_Exercise aim:_
Could you repeat all of the entries word for word, minus any pictures?

(Stored items)
__________

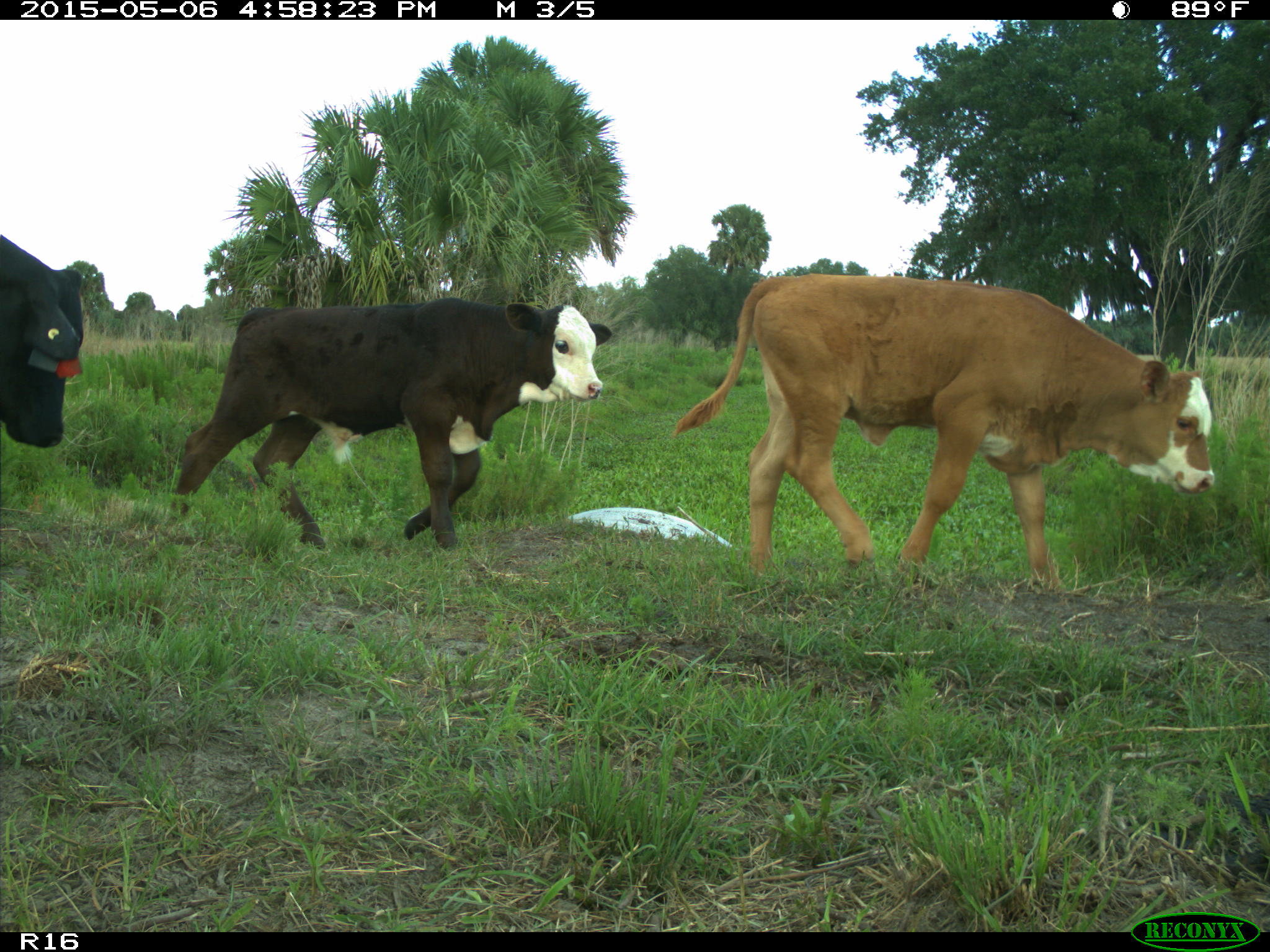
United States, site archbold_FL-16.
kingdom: Animalia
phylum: Chordata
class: Mammalia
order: Artiodactyla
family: Bovidae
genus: Bos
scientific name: Bos taurus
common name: domestic cow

__________

_Solved exercise:_
United States, site archbold_FL-16.
kingdom: Animalia
phylum: Chordata
class: Mammalia
order: Artiodactyla
family: Bovidae
genus: Bos
scientific name: Bos taurus
common name: domestic cow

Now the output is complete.